The OIG report also notes that mandating 100 percent prefunding of liabilities “risks unnecessarily damaging the Postal Service.” The OIG doesn’t spell out what it means by “damage,” but there’s a good case to be made that if the Postal Service didn’t have to pay so much into the pension and healthcare funds, it would not find it necessary to do so much cost cutting — closing post offices and processing plants, selling historic buildings, reducing service standards, ending Saturday delivery, and all the rest.
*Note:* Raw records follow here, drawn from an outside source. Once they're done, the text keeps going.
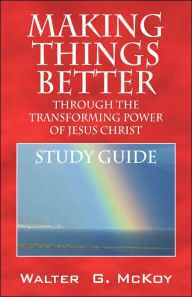 Making Things Better Through The Transforming Power Of Jesus Christ - Walter G Mckoy
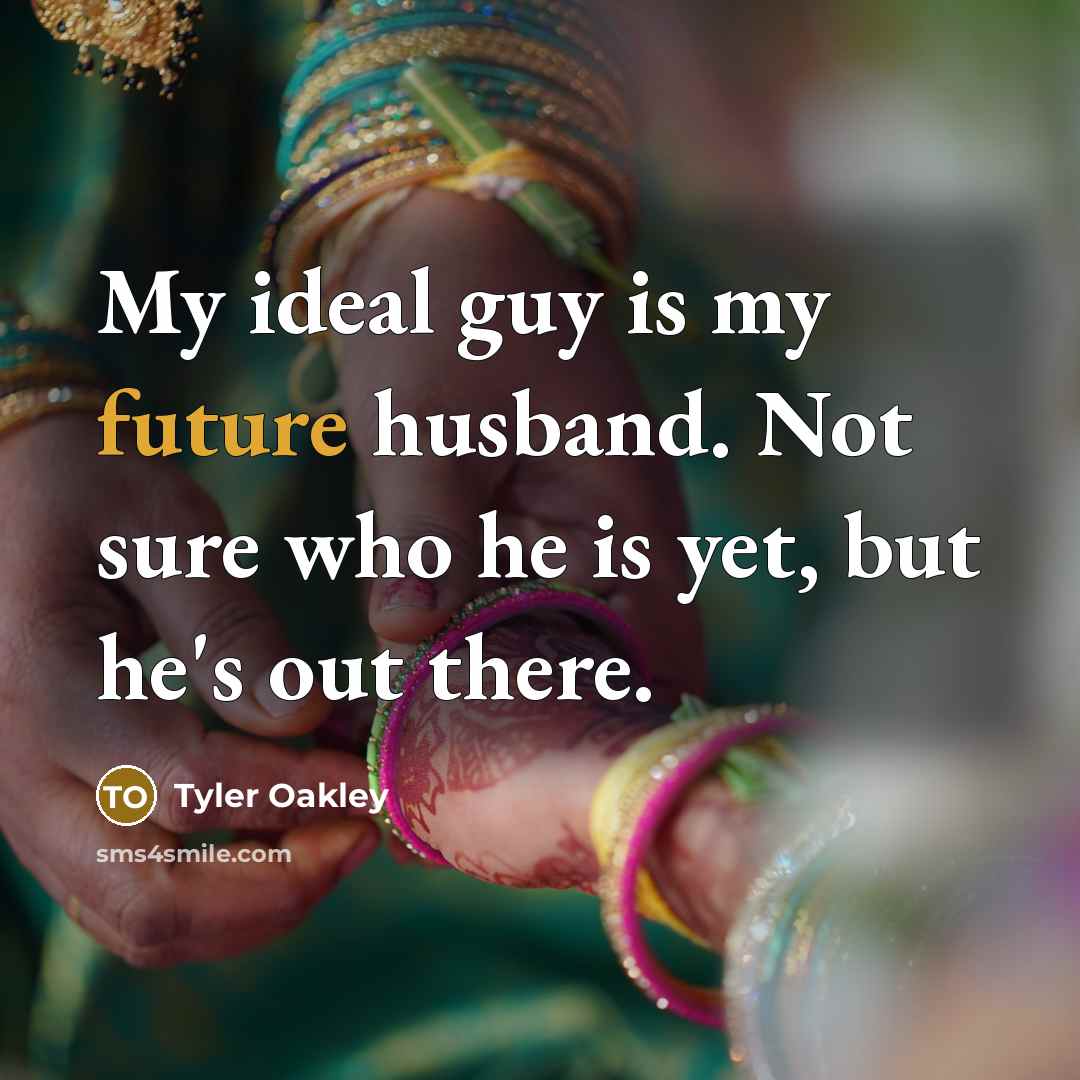 “My ideal guy is my future husband. Not sure who he is yet, but he's out there.” quote by Tyler Oakley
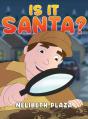 Is It Santa? - Preview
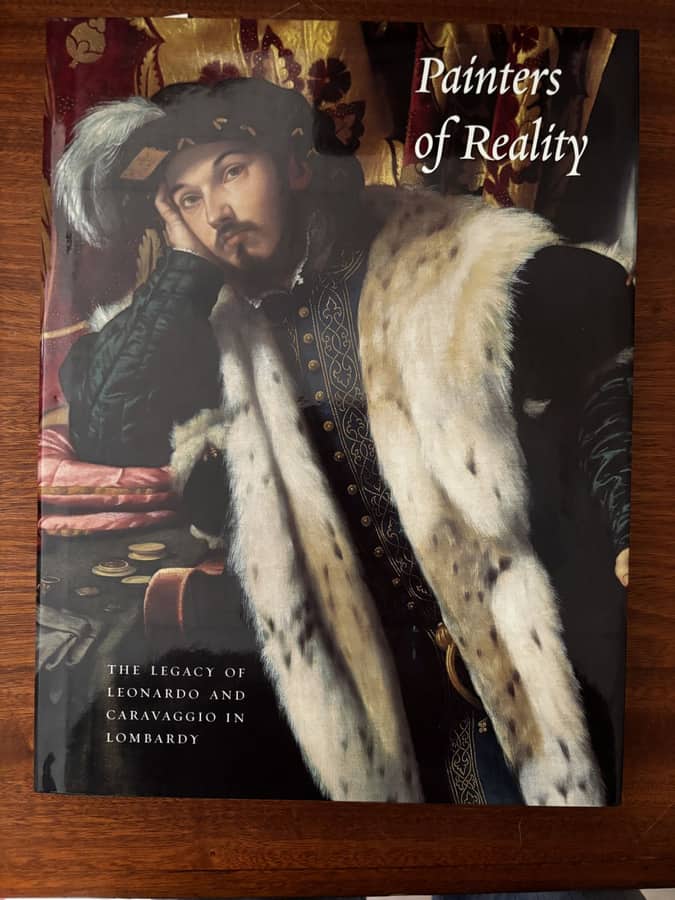 Painters of Reality: The Legacy of Leonardo and Caravaggio in Lombardy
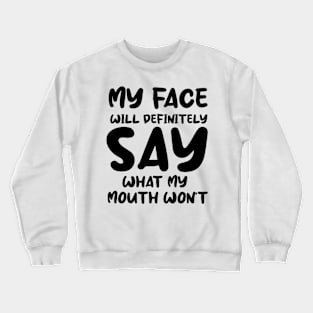 My Face Will Definitely Say What My Mouth Won't Funny Crewneck Sweatshirt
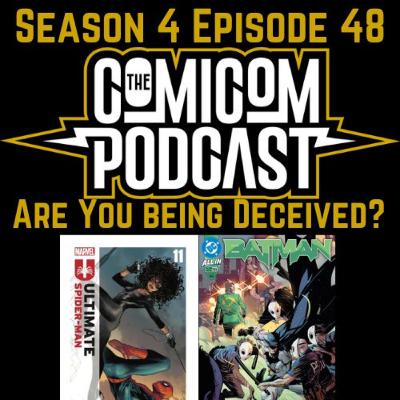 Season 4 Episode 48-Are Comic Covers Deceiving?, Ryan Reynolds Writing Deadpool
Over the coming weeks and months, committees in both houses of Congress will probably hold more hearings about reforming the Postal Service. The issue of unfunded liabilities will be brought up again and again, and there will be more talk of a taxpayer bailout. Committee members will probably cite the GAO report putting the Postal Service on the High Risk list as evidence that more cost cutting is necessary.
When that happens, someone on the committee ought to take a cue from this new OIG report and say exactly what the OIG says in the title of its blog post about the report: “Be Careful What You Assume.”
Or in the words of Isaac Asimov: “Your assumptions are your windows on the world. Scrub them off every once in a while, or the light won't come in.”